--- Start of Provided data ---
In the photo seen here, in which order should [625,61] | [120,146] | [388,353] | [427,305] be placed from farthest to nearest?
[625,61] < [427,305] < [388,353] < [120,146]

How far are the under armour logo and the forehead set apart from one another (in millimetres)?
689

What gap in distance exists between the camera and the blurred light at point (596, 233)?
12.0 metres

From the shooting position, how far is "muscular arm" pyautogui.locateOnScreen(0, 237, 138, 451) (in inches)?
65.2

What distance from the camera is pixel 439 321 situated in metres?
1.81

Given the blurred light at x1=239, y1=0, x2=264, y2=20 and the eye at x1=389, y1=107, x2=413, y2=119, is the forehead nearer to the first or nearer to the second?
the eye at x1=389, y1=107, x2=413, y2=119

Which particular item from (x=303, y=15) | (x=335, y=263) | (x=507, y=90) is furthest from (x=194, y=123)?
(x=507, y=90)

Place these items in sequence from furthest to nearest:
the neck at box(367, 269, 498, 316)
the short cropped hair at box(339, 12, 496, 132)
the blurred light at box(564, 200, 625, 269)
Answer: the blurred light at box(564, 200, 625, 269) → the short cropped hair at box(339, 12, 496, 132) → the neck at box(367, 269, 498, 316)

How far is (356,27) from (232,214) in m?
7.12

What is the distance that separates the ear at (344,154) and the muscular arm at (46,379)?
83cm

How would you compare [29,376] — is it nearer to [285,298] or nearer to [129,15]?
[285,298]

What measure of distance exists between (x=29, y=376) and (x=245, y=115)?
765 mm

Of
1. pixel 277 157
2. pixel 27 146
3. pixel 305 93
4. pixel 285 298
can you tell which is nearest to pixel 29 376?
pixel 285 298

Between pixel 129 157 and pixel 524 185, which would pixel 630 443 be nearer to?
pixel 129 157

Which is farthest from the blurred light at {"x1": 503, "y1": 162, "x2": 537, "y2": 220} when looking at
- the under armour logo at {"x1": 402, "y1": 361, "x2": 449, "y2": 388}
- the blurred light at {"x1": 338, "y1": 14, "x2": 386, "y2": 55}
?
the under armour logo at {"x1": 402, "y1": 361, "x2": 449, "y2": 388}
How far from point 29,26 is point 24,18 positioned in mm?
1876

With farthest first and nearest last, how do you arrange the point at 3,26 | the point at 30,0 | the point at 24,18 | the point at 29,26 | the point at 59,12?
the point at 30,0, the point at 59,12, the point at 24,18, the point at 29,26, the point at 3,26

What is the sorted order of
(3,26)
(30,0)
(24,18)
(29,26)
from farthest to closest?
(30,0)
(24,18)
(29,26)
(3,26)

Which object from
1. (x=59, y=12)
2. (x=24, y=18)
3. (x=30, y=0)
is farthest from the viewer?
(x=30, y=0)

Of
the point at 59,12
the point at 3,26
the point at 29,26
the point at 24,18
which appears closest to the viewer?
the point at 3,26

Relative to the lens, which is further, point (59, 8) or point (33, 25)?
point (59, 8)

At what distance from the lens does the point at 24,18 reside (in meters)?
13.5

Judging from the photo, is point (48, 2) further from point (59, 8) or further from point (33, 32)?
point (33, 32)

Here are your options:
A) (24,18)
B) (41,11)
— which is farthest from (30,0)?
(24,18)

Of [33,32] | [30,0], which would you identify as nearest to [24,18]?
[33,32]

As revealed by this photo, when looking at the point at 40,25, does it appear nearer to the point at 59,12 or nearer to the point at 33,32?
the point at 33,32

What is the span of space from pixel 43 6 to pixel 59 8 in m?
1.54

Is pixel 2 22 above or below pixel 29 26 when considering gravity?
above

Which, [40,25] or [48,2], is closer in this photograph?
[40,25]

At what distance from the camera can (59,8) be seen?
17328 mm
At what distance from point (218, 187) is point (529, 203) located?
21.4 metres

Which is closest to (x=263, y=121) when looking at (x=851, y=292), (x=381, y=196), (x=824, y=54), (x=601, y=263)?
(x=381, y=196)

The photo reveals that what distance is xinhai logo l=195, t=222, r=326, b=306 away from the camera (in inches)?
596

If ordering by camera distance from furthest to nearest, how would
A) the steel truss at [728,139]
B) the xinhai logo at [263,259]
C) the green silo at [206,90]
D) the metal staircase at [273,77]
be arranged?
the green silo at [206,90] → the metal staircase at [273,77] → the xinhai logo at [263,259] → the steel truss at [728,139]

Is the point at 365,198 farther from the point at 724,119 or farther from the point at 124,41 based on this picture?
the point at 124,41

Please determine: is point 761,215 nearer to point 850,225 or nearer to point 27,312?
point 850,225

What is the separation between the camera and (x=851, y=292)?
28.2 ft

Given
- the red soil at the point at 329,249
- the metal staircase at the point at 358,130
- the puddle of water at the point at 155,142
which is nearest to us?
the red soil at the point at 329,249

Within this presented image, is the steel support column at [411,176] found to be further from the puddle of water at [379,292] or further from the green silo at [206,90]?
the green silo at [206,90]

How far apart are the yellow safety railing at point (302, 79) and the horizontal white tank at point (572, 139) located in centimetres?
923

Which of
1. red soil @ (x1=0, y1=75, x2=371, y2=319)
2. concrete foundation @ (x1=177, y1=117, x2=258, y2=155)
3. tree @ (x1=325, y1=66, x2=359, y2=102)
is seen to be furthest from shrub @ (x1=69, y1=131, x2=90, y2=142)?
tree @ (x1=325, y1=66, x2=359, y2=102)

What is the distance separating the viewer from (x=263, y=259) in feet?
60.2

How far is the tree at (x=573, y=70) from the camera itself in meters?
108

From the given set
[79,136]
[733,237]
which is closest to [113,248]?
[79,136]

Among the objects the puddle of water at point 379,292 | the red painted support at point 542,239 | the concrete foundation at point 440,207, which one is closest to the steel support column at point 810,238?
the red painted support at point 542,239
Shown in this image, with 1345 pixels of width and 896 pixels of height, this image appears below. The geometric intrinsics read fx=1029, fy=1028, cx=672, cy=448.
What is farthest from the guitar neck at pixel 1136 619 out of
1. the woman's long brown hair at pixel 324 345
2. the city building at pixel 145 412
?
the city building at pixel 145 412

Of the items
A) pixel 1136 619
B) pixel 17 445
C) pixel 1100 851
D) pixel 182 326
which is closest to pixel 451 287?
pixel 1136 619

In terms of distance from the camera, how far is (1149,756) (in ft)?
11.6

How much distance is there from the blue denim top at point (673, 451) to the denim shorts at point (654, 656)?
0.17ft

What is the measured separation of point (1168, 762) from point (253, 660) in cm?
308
--- End of Provided data ---
### What you have to do
The records above are to be repeated exactly, in their entirety.

### Full solution
In the photo seen here, in which order should [625,61] | [120,146] | [388,353] | [427,305] be placed from farthest to nearest?
[625,61] < [427,305] < [388,353] < [120,146]

How far are the under armour logo and the forehead set apart from one another (in millimetres)?
689

What gap in distance exists between the camera and the blurred light at point (596, 233)?
12.0 metres

From the shooting position, how far is "muscular arm" pyautogui.locateOnScreen(0, 237, 138, 451) (in inches)?
65.2

What distance from the camera is pixel 439 321 situated in metres?
1.81

Given the blurred light at x1=239, y1=0, x2=264, y2=20 and the eye at x1=389, y1=107, x2=413, y2=119, is the forehead nearer to the first or nearer to the second?
the eye at x1=389, y1=107, x2=413, y2=119

Which particular item from (x=303, y=15) | (x=335, y=263) | (x=507, y=90) is furthest from (x=194, y=123)?
(x=507, y=90)

Place these items in sequence from furthest to nearest:
the neck at box(367, 269, 498, 316)
the short cropped hair at box(339, 12, 496, 132)
the blurred light at box(564, 200, 625, 269)
Answer: the blurred light at box(564, 200, 625, 269) → the short cropped hair at box(339, 12, 496, 132) → the neck at box(367, 269, 498, 316)

How far is (356,27) from (232,214) in m?
7.12

What is the distance that separates the ear at (344,154) and the muscular arm at (46,379)?
83cm

How would you compare [29,376] — is it nearer to [285,298] or nearer to [129,15]?
[285,298]

What measure of distance exists between (x=29, y=376) and (x=245, y=115)?
765 mm

Of
1. pixel 277 157
2. pixel 27 146
3. pixel 305 93
4. pixel 285 298
can you tell which is nearest to pixel 29 376?
pixel 285 298

Between pixel 129 157 and pixel 524 185, which would pixel 630 443 be nearer to?
pixel 129 157

Which is farthest from the blurred light at {"x1": 503, "y1": 162, "x2": 537, "y2": 220} when looking at
- the under armour logo at {"x1": 402, "y1": 361, "x2": 449, "y2": 388}
- the blurred light at {"x1": 338, "y1": 14, "x2": 386, "y2": 55}
?
the under armour logo at {"x1": 402, "y1": 361, "x2": 449, "y2": 388}
How far from point 29,26 is point 24,18 positioned in mm?
1876

With farthest first and nearest last, how do you arrange the point at 3,26 | the point at 30,0 | the point at 24,18 | the point at 29,26 | the point at 59,12?
the point at 30,0, the point at 59,12, the point at 24,18, the point at 29,26, the point at 3,26

What is the sorted order of
(3,26)
(30,0)
(24,18)
(29,26)
from farthest to closest?
(30,0)
(24,18)
(29,26)
(3,26)

Which object from
1. (x=59, y=12)
2. (x=24, y=18)
3. (x=30, y=0)
is farthest from the viewer?
(x=30, y=0)

Of
the point at 59,12
the point at 3,26
the point at 29,26
the point at 24,18
which appears closest to the viewer?
the point at 3,26

Relative to the lens, which is further, point (59, 8) or point (33, 25)?
point (59, 8)

At what distance from the lens does the point at 24,18 reside (in meters)?
13.5

Judging from the photo, is point (48, 2) further from point (59, 8) or further from point (33, 32)?
point (33, 32)

Here are your options:
A) (24,18)
B) (41,11)
— which is farthest from (30,0)?
(24,18)

Of [33,32] | [30,0], which would you identify as nearest to [24,18]?
[33,32]

As revealed by this photo, when looking at the point at 40,25, does it appear nearer to the point at 59,12 or nearer to the point at 33,32?
the point at 33,32

What is the span of space from pixel 43 6 to pixel 59 8 in m?
1.54

Is pixel 2 22 above or below pixel 29 26 when considering gravity?
above

Which, [40,25] or [48,2], is closer in this photograph?
[40,25]

At what distance from the camera can (59,8) be seen?
17328 mm
At what distance from point (218, 187) is point (529, 203) located?
21.4 metres

Which is closest to (x=263, y=121) when looking at (x=851, y=292), (x=381, y=196), (x=824, y=54), (x=601, y=263)?
(x=381, y=196)

The photo reveals that what distance is xinhai logo l=195, t=222, r=326, b=306 away from the camera (in inches)?
596

If ordering by camera distance from furthest to nearest, how would
A) the steel truss at [728,139]
B) the xinhai logo at [263,259]
C) the green silo at [206,90]
D) the metal staircase at [273,77]
be arranged?
the green silo at [206,90] → the metal staircase at [273,77] → the xinhai logo at [263,259] → the steel truss at [728,139]

Is the point at 365,198 farther from the point at 724,119 or farther from the point at 124,41 based on this picture?
the point at 124,41

Please determine: is point 761,215 nearer to point 850,225 or nearer to point 27,312?
point 850,225

What is the separation between the camera and (x=851, y=292)?
28.2 ft

Given
- the red soil at the point at 329,249
- the metal staircase at the point at 358,130
- the puddle of water at the point at 155,142
which is nearest to us?
the red soil at the point at 329,249

Within this presented image, is the steel support column at [411,176] found to be further from the puddle of water at [379,292] or further from the green silo at [206,90]?
the green silo at [206,90]

How far apart are the yellow safety railing at point (302, 79) and the horizontal white tank at point (572, 139) located in centimetres?
923

Which of
1. red soil @ (x1=0, y1=75, x2=371, y2=319)
2. concrete foundation @ (x1=177, y1=117, x2=258, y2=155)
3. tree @ (x1=325, y1=66, x2=359, y2=102)
is seen to be furthest from shrub @ (x1=69, y1=131, x2=90, y2=142)?
tree @ (x1=325, y1=66, x2=359, y2=102)

What is the distance separating the viewer from (x=263, y=259) in feet?
60.2

How far is the tree at (x=573, y=70) from the camera itself in meters?
108

From the given set
[79,136]
[733,237]
which is closest to [113,248]?
[79,136]

Among the objects the puddle of water at point 379,292 | the red painted support at point 542,239 | the concrete foundation at point 440,207, which one is closest to the steel support column at point 810,238?
the red painted support at point 542,239
Shown in this image, with 1345 pixels of width and 896 pixels of height, this image appears below. The geometric intrinsics read fx=1029, fy=1028, cx=672, cy=448.
What is farthest from the guitar neck at pixel 1136 619 out of
1. the woman's long brown hair at pixel 324 345
2. the city building at pixel 145 412
?
the city building at pixel 145 412

Of the items
A) pixel 1136 619
B) pixel 17 445
C) pixel 1100 851
D) pixel 182 326
which is closest to pixel 451 287?
pixel 1136 619

In terms of distance from the camera, how far is (1149,756) (in ft)?
11.6

How much distance is there from the blue denim top at point (673, 451) to the denim shorts at point (654, 656)?
0.17ft

What is the measured separation of point (1168, 762) from point (253, 660) in cm?
308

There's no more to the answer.